(The task): Give the listing again in full, exactly as written.

(Supplied information):
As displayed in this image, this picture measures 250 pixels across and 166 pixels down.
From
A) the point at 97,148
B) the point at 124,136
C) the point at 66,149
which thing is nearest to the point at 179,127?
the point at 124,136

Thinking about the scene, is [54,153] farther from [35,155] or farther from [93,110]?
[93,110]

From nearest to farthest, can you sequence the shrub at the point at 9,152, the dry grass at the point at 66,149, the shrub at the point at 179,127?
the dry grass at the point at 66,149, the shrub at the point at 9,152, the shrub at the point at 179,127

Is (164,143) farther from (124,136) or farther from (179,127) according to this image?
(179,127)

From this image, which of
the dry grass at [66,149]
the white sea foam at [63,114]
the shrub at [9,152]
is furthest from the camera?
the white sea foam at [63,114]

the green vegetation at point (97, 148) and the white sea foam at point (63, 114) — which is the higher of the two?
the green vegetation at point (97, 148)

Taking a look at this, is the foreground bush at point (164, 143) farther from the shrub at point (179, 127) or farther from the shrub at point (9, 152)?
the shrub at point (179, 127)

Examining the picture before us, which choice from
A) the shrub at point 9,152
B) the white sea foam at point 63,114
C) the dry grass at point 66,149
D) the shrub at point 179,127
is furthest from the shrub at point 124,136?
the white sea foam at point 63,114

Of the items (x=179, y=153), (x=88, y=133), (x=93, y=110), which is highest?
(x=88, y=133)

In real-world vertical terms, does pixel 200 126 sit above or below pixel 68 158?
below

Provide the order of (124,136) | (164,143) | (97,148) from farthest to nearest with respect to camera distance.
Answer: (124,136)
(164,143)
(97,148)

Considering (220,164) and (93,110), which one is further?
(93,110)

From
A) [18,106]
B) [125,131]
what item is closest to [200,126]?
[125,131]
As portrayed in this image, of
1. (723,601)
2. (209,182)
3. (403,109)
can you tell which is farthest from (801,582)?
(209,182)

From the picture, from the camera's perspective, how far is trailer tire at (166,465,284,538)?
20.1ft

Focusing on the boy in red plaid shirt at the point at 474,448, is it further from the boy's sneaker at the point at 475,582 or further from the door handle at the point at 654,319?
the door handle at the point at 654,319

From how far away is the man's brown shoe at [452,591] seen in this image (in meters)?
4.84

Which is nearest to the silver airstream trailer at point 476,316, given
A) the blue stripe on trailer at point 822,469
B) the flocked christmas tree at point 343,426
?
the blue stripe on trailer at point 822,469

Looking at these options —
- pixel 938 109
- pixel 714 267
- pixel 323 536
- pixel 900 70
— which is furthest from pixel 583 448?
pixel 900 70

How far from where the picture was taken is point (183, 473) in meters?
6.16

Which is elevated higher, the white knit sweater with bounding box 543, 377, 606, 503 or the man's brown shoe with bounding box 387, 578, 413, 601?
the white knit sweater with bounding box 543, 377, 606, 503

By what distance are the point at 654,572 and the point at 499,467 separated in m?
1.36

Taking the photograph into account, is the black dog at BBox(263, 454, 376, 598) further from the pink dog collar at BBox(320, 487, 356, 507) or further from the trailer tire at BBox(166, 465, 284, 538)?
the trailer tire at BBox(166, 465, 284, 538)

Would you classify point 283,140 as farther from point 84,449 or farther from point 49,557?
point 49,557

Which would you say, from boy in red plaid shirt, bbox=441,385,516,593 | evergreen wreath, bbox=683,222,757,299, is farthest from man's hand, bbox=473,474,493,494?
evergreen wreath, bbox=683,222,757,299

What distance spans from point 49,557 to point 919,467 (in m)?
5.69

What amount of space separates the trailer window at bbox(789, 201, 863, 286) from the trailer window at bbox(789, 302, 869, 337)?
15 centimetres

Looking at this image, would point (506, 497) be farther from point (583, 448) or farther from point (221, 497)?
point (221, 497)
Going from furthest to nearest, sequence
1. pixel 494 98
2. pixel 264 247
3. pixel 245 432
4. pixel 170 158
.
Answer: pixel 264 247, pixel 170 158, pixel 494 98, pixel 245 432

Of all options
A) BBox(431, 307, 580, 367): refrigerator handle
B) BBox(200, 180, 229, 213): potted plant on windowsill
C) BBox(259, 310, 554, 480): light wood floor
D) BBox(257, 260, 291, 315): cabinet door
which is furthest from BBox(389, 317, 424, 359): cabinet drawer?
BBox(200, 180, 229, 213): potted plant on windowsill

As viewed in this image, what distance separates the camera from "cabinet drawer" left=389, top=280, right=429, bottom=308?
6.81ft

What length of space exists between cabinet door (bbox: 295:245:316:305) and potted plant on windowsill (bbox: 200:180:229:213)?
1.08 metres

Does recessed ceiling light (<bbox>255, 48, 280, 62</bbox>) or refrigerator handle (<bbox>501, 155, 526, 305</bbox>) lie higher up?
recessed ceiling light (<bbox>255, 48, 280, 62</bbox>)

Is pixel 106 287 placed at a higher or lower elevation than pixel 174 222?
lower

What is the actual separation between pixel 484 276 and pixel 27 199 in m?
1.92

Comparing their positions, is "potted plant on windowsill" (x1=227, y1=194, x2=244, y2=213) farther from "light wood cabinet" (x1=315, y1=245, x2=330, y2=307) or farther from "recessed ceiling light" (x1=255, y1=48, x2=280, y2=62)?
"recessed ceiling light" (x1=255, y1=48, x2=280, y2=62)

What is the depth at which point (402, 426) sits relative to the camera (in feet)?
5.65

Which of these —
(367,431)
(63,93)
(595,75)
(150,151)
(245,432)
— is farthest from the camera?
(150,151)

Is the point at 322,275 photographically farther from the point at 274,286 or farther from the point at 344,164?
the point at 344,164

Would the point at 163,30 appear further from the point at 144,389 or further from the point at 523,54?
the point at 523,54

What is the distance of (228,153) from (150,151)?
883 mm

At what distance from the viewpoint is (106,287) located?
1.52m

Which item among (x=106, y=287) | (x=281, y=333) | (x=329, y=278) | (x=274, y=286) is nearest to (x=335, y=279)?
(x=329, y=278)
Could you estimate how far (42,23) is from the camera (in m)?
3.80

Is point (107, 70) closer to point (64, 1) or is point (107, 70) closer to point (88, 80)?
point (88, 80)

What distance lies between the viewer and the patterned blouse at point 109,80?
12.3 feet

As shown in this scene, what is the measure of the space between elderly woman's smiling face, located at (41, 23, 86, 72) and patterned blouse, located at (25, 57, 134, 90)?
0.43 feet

(Reply to the exercise):
As displayed in this image, this picture measures 250 pixels across and 166 pixels down.
From
A) the point at 97,148
B) the point at 124,136
C) the point at 66,149
which thing is nearest to the point at 179,127?
the point at 124,136

Thinking about the scene, is [54,153] farther from [35,155] or farther from [93,110]?
[93,110]

From nearest to farthest, can you sequence the shrub at the point at 9,152, the dry grass at the point at 66,149, the shrub at the point at 179,127?
the dry grass at the point at 66,149, the shrub at the point at 9,152, the shrub at the point at 179,127

Is (164,143) farther from (124,136) or farther from (179,127) according to this image?
(179,127)

From this image, which of
the dry grass at [66,149]
the white sea foam at [63,114]
the shrub at [9,152]
is furthest from the camera?
the white sea foam at [63,114]

the green vegetation at point (97, 148) and the white sea foam at point (63, 114) — which is the higher of the two?
the green vegetation at point (97, 148)

Taking a look at this, is the foreground bush at point (164, 143) farther from the shrub at point (179, 127) or farther from the shrub at point (9, 152)?
the shrub at point (179, 127)

Examining the picture before us, which choice from
A) the shrub at point 9,152
B) the white sea foam at point 63,114
C) the dry grass at point 66,149
D) the shrub at point 179,127
is furthest from the shrub at point 124,136?
the white sea foam at point 63,114

Of the items (x=179, y=153), (x=88, y=133), (x=93, y=110), which is highest?
(x=88, y=133)

In real-world vertical terms, does pixel 200 126 sit above or below pixel 68 158?
below

Provide the order of (124,136) | (164,143) | (97,148) from farthest to nearest with respect to camera distance.
Answer: (124,136)
(164,143)
(97,148)

Considering (220,164) and (93,110), which one is further?
(93,110)

From
A) [18,106]
B) [125,131]
what item is closest to [200,126]?
[125,131]
As portrayed in this image, of
1. (723,601)
2. (209,182)
3. (403,109)
can you tell which is farthest from (801,582)?
(209,182)

From the picture, from the camera's perspective, how far is trailer tire at (166,465,284,538)?
20.1ft

Focusing on the boy in red plaid shirt at the point at 474,448, is it further from the boy's sneaker at the point at 475,582 or further from the door handle at the point at 654,319?
the door handle at the point at 654,319

From how far away is the man's brown shoe at [452,591] seen in this image (in meters)?
4.84

Which is nearest to the silver airstream trailer at point 476,316, given
A) the blue stripe on trailer at point 822,469
B) the flocked christmas tree at point 343,426
?
the blue stripe on trailer at point 822,469

Looking at these options —
- pixel 938 109
- pixel 714 267
- pixel 323 536
- pixel 900 70
— which is furthest from pixel 583 448?
pixel 900 70

How far from where the picture was taken is point (183, 473) in meters?
6.16

Which is elevated higher, the white knit sweater with bounding box 543, 377, 606, 503 or the man's brown shoe with bounding box 387, 578, 413, 601?
the white knit sweater with bounding box 543, 377, 606, 503

By what distance are the point at 654,572 and the point at 499,467 separated in m?
1.36

Taking the photograph into account, is the black dog at BBox(263, 454, 376, 598) further from the pink dog collar at BBox(320, 487, 356, 507) or further from the trailer tire at BBox(166, 465, 284, 538)?
the trailer tire at BBox(166, 465, 284, 538)

Would you classify point 283,140 as farther from point 84,449 or farther from point 49,557?
point 49,557

Which would you say, from boy in red plaid shirt, bbox=441,385,516,593 | evergreen wreath, bbox=683,222,757,299, is farthest from man's hand, bbox=473,474,493,494?
evergreen wreath, bbox=683,222,757,299

What distance spans from point 49,557 to point 919,467 (in m)?
5.69

What amount of space separates the trailer window at bbox(789, 201, 863, 286) from the trailer window at bbox(789, 302, 869, 337)?
15 centimetres

Looking at this image, would point (506, 497) be farther from point (583, 448) or farther from point (221, 497)?
point (221, 497)
Going from furthest to nearest, sequence
1. pixel 494 98
2. pixel 264 247
3. pixel 245 432
4. pixel 170 158
.
Answer: pixel 264 247, pixel 170 158, pixel 494 98, pixel 245 432

Of all options
A) BBox(431, 307, 580, 367): refrigerator handle
B) BBox(200, 180, 229, 213): potted plant on windowsill
C) BBox(259, 310, 554, 480): light wood floor
D) BBox(257, 260, 291, 315): cabinet door
which is furthest from BBox(389, 317, 424, 359): cabinet drawer?
BBox(200, 180, 229, 213): potted plant on windowsill

As viewed in this image, what distance separates the camera from "cabinet drawer" left=389, top=280, right=429, bottom=308?
6.81ft

What length of space exists between cabinet door (bbox: 295:245:316:305) and potted plant on windowsill (bbox: 200:180:229:213)?
1.08 metres

Does recessed ceiling light (<bbox>255, 48, 280, 62</bbox>) or refrigerator handle (<bbox>501, 155, 526, 305</bbox>) lie higher up?
recessed ceiling light (<bbox>255, 48, 280, 62</bbox>)

Is pixel 106 287 placed at a higher or lower elevation than pixel 174 222?
lower

What is the actual separation between pixel 484 276 and pixel 27 199 in m?
1.92

Comparing their positions, is "potted plant on windowsill" (x1=227, y1=194, x2=244, y2=213) farther from "light wood cabinet" (x1=315, y1=245, x2=330, y2=307) or farther from "recessed ceiling light" (x1=255, y1=48, x2=280, y2=62)?
"recessed ceiling light" (x1=255, y1=48, x2=280, y2=62)

What is the depth at which point (402, 426) sits relative to the camera (in feet)?
5.65

Which of these —
(367,431)
(63,93)
(595,75)
(150,151)
(245,432)
— is farthest from the camera?
(150,151)

Is the point at 322,275 photographically farther from the point at 274,286 or farther from the point at 344,164?
the point at 344,164

Would the point at 163,30 appear further from the point at 144,389 or further from the point at 523,54?
the point at 523,54

What is the distance of (228,153) from (150,151)?
883 mm

At what distance from the viewpoint is (106,287) located?
1.52m

Which item among (x=106, y=287) | (x=281, y=333) | (x=329, y=278) | (x=274, y=286) is nearest to (x=335, y=279)?
(x=329, y=278)
Could you estimate how far (42,23) is from the camera (in m)?
3.80

Is point (107, 70) closer to point (64, 1) or is point (107, 70) closer to point (88, 80)?
point (88, 80)

What distance lies between the viewer and the patterned blouse at point 109,80?
12.3 feet

As shown in this scene, what is the measure of the space between elderly woman's smiling face, located at (41, 23, 86, 72) and patterned blouse, located at (25, 57, 134, 90)?
0.43 feet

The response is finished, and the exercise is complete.